ラスの場合は元王女だが、前回魔王城を目指した旅も極力野営を避けたかったコハクは、ぶつくさ文句を言いつつも、ラスの身体に負担がかからないようにと草の上に毛布を何重にも引いて寝床の準備をしていた。


「もうちょっと行ったらちゃんとした村があるってのに、なんで野営…」


「だってその方が楽しいもん。ルゥちゃんおいで、パパとママと一緒に寝よ」


「じゃあ僕は火の番と見張りをしておくよ」


「は?そんな必要……ああ、じゃあよろしく頼むぜ」


――前回の旅も、野営の時はコハクが密かに結界を張っていたので魔物が出ることはなかったが…

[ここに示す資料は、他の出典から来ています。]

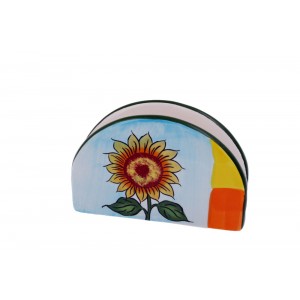 Слънчоглед поставка за салф.,12х4.5х8.5см.,6/48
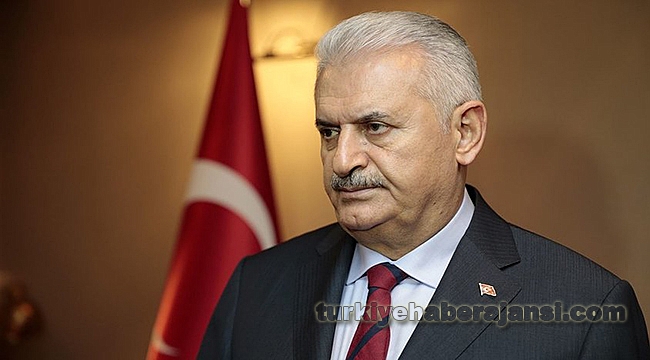 Başbakan Yıldırım'ın 10 Kasım Mesajı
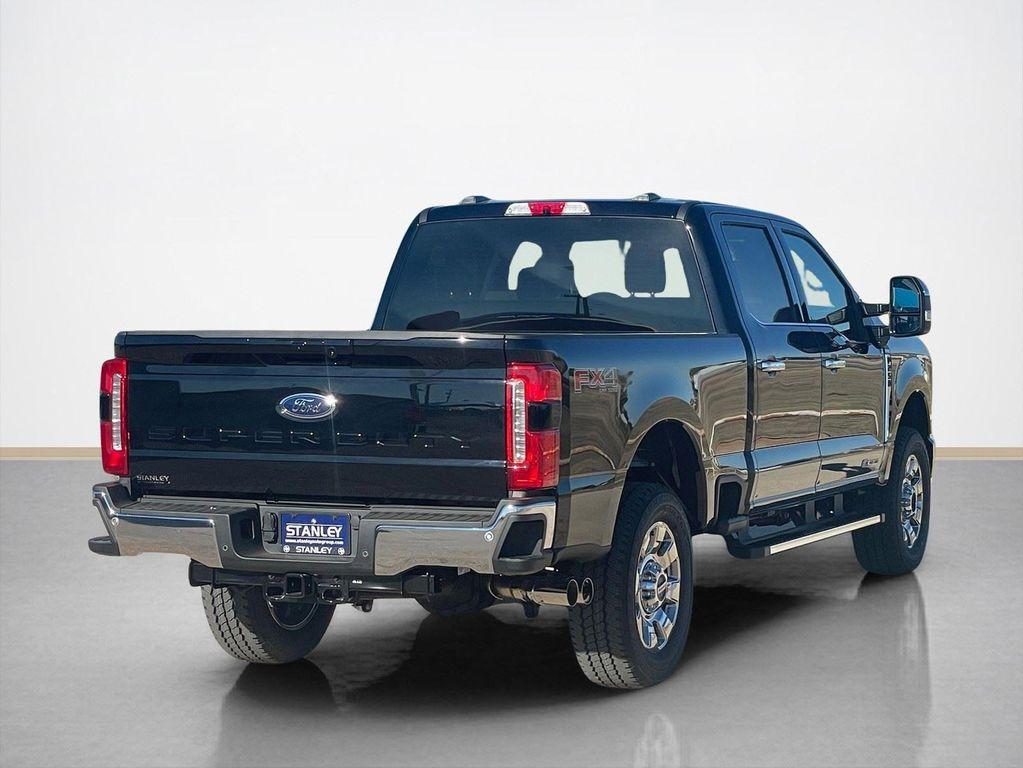 new 2026 Ford F-250 car, priced at $81,900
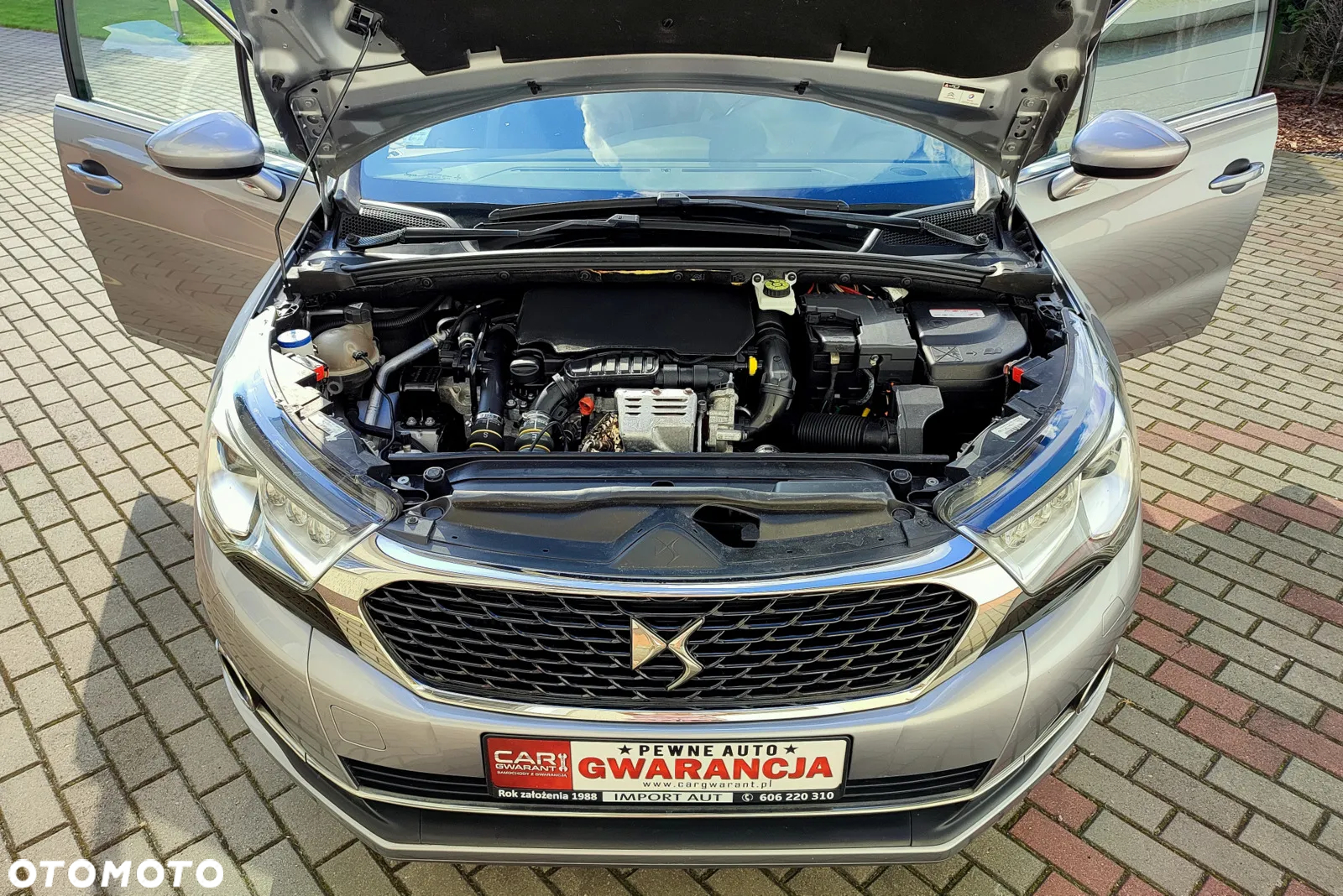 Citroën DS4 PureTech 130 Stop&Start Limited Edition 1955 - 28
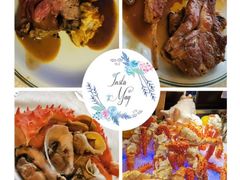 香煎鹅肝-广州花园酒店·凌璇阁旋转餐厅CAROUSEL360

リロイいじめが大好きな魔王は、にやにやしながら横になってラスを抱き寄せる。

横になるとすぐに寝てしまうラスの瞳は早速うとうとし始めていたので、お休みのキスくらい…とラスの顎を取って上向かせると、勝手にキスをした。

…あちこちから視線を感じたが、1番すごかったのは…


「おいルゥ、なにガン見してんだよ。お前にもしてやろっか?」


「あー。うー、ぱー」


ぷにぷにの頬に音を立てて思いきりキスをするときゃっきゃと笑い声が上がり、リロイとティアラが頬を緩めて家族の光景を見つめる。

あんな風に家族が欲しいと願っているけれど、国を独り立ちさせることが最優先のリロイは、ティアラ用の寝床を整えてやりながら小さく笑った。

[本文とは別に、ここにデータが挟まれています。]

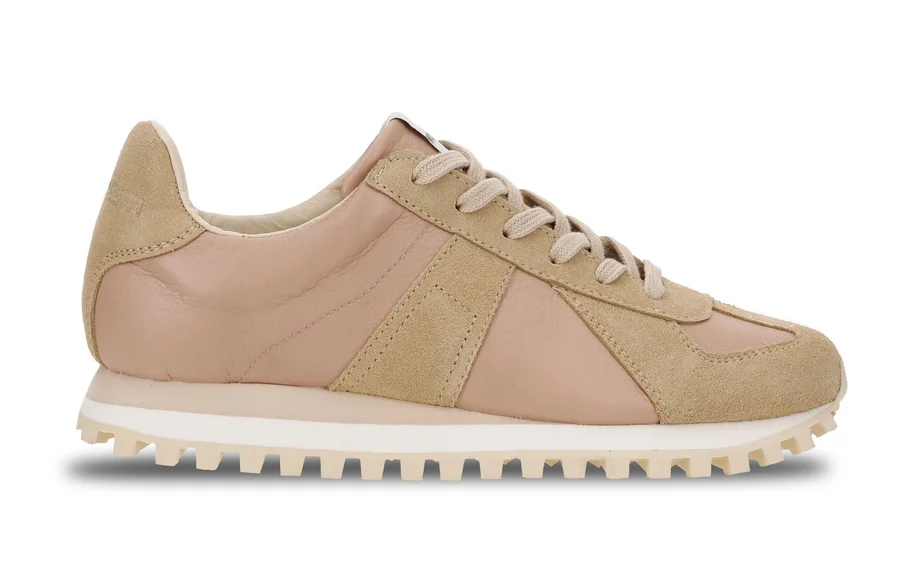 Gat Leather Trail Beige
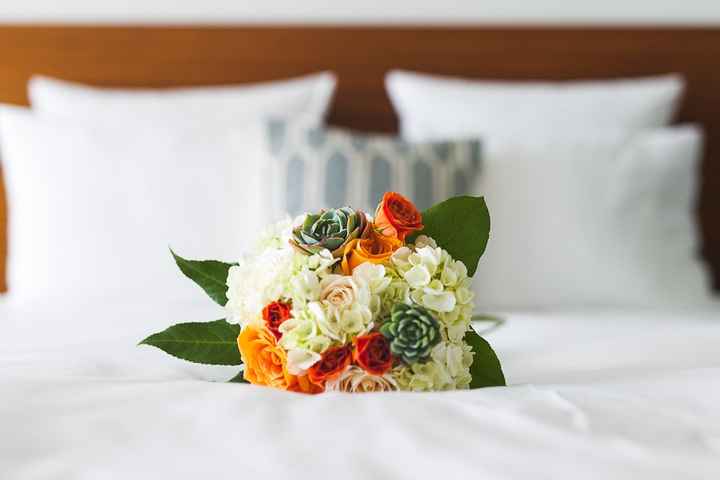 How much did you spend on flowers?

「魔王は子煩悩、か。僕もあいつに負けない位子煩悩になる自信があるんだけど」


「そんなこと最初から知ってるわ。私…あなたにそっくりの男の子が欲しい。きっとすごい勇者様になれると思うから」


「男の子?ルゥと歳が近かったら今の僕と魔王みたいな関係になるんじゃないかなあ。それはちょっと可哀そうな気が…」


「あなた魔王にいじめられてる自覚があったの?それは知らなかったわ」


「一応自覚はあったけど…あいつはああ見えて年寄だから悪知恵も性格の悪さも半端ないんだ。口で勝てるはずがないよ」


「今年寄りがどうとかって聞こえたんですけどー。お前明日の朝飯抜きにしてやんぞ」


抱き枕のようにしがみつかれて眠っているラスの金の髪を撫でてやるという愛情を見せつつも表情は底意地の悪さ全開。


コハクとリロイが睨み合っている時――

グラースは膝を抱えて座っているデスの隣に移動して、からかいまくっていた。